What’s the point. There is absolutely nothing in my life that has already happened that I cannot change. Impossible. So why do I waste so much energy and emotion regretting something I can’t undo? Why do the stabs of pain and shame feel so sharp? It is so hard to forgive myself (that whole judgment thing) for some of the things I have done. The thing that I need to remember is just don’t do it again. To regret an experience in my past is one thing...to regret many like experiences is to be someone who is unwilling to learn and change. And that will, on my deathbed, be the biggest regret of all.

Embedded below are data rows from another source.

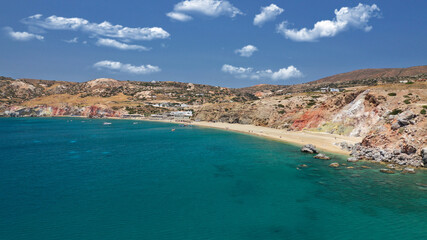 Obraz premium Aerial drone photo of scenic colourful volcanic rocky bay and emerald sandy beach of Paleochori a natural vacation paradise with resorts and water sport facilities in island of Milos, Cyclades, Greece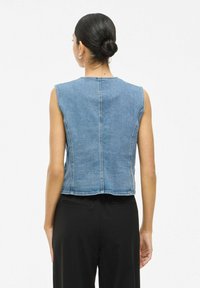 Denim prsluk bez rukava u svijetloplavoj boji, s prilagođenim leđima, vidljivim šavovima i blago skraćenim krojem. Glatka tekstura, minimalni dizajn.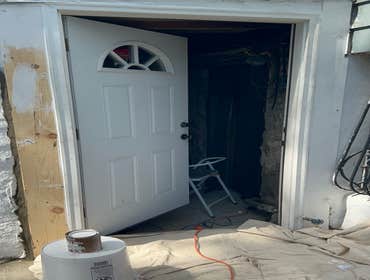 Photos by Proper Contracting Ny Inc #2 Take out old door. Replace new metal door.
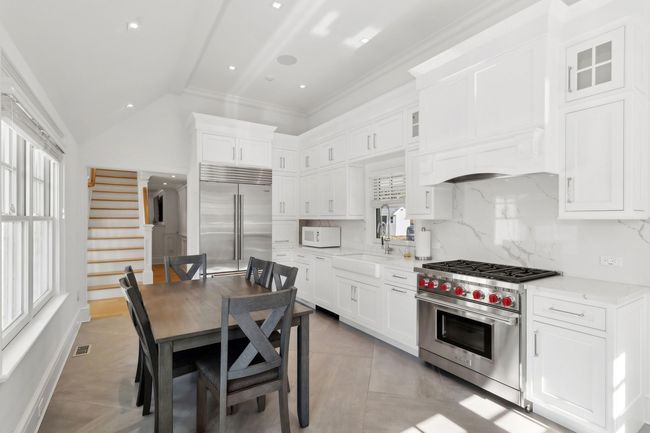 Kitchen with white cabinets, a healthy amount of sunlight, high end appliances, and vaulted ceiling | Image 24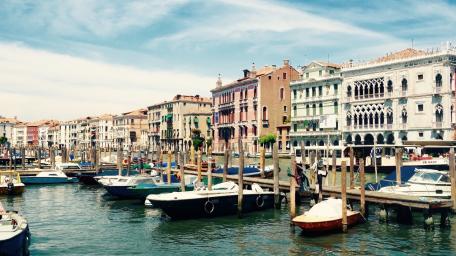 Serene City Harbor with Charming Boats and Colorful Buildings wallpaper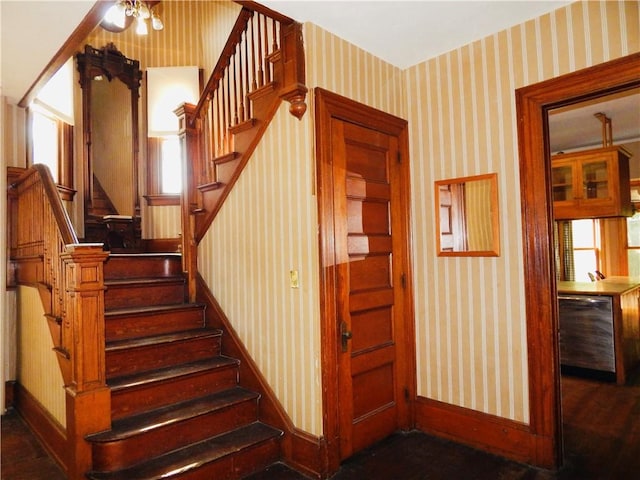 7 Walnut St, Oneonta-City, NY 13820 - stairs featuring wallpapered walls, baseboards, and wood finished floors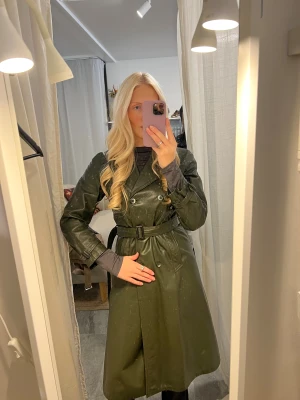 Mörkgrön trenchcoat i skinn - Säljer en riktigt snygg mörkgrön trenchcoat i skinn, med bälte i midjan och dubbla knapprader. Är en storlek M och jag kan ha denna 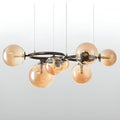 Amber glass globe chandelier with LED bulbs and circular metal structure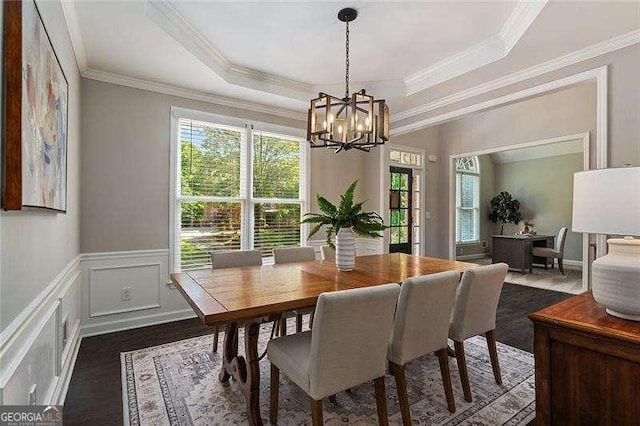 dining area featuring healthy amount of natural light, a chandelier, ornamental molding, a raised ceiling, and a decorative wall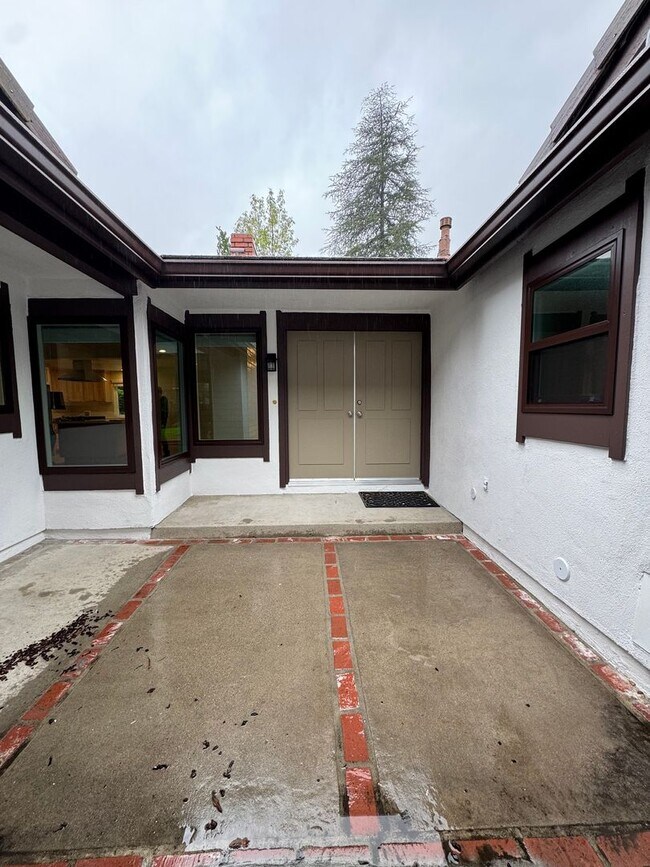 Building Photo - Renovated Home with Modern Comfort and Spa...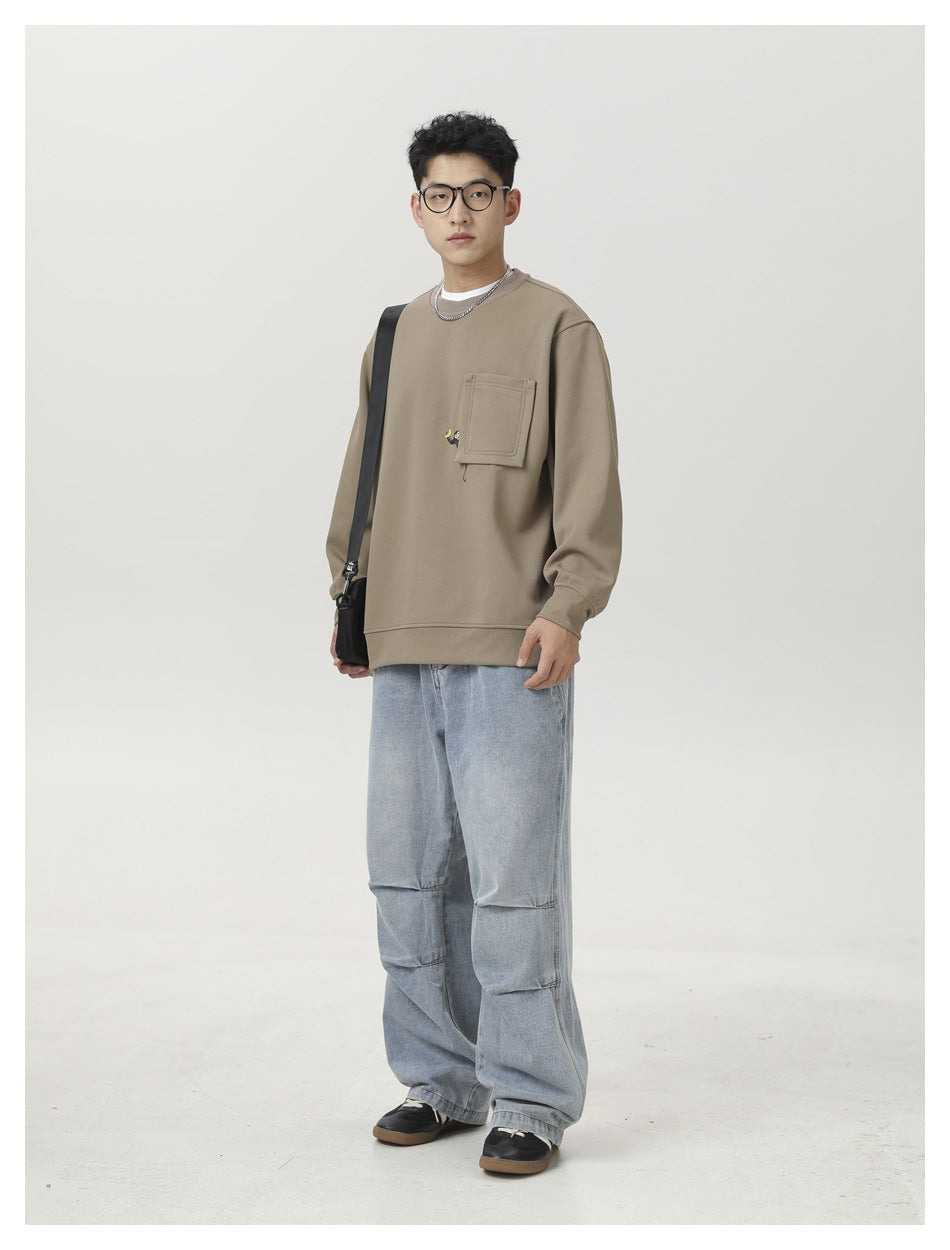 Man wearing a taupe crewneck sweatshirt with a large chest pocket and loose light-wash jeans, shown full-length.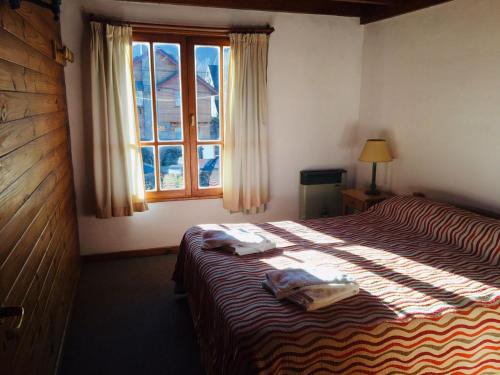 een slaapkamer met een bed met twee handdoeken erop bij Cabañas Chapelco in San Martín de los Andes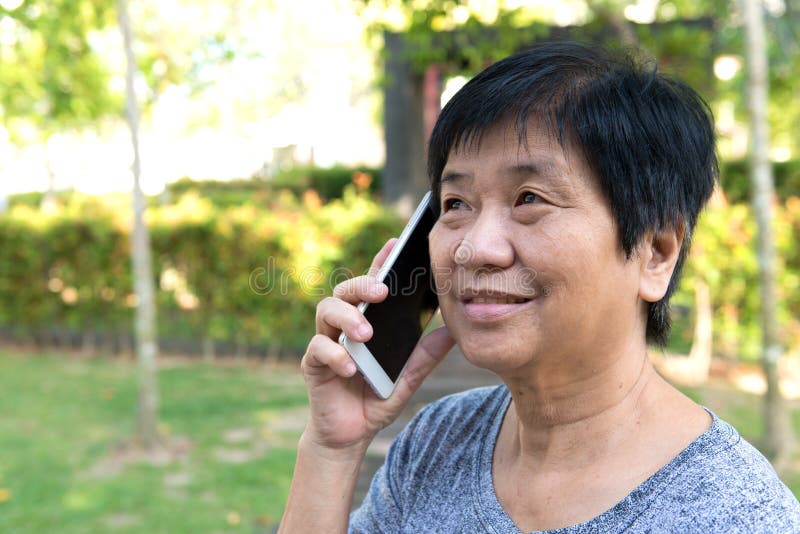 Senior woman talking on smart phone stock photo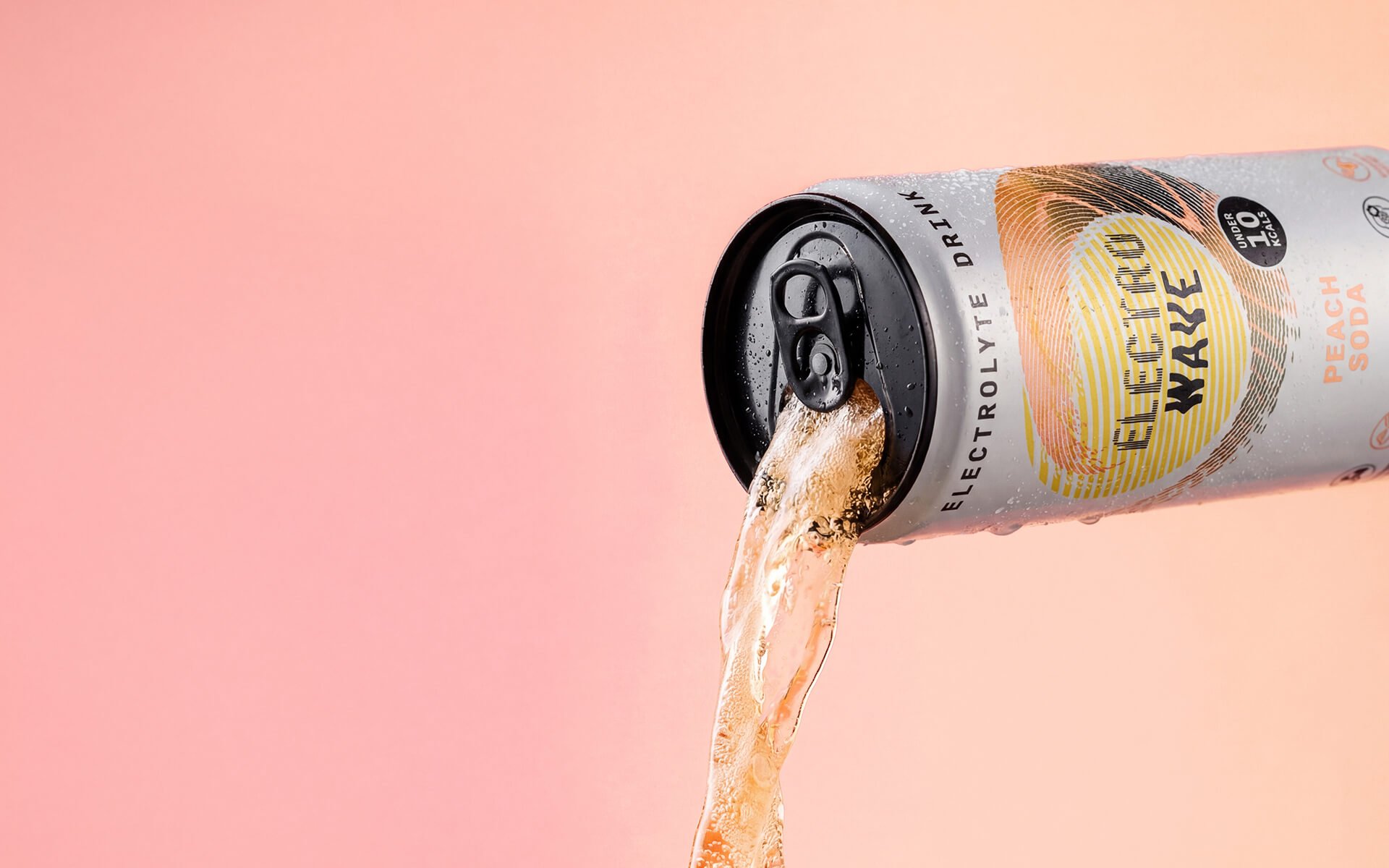 A can of Electric Lime Drink Electric Water Peach Soda tilted, with peach soda flowing out of the opening against a pink background.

So for me the Misery Entree at Heartbreak Diner is comprised of equal parts Fear, Worry, Judgment, Anger, Control, Lack of Patience and Regret.
The tonic? Faith, Humility, Tolerance, Acceptance, Patience and being Teachable. If I can just turn my negative thought, whatever it is, into the opposite to bring in a new, positive thought, and keep practicing that (at first it is really hard to remember to stop and breathe and assess), soon enough it is not such a long process to get out of my misery and into some happiness.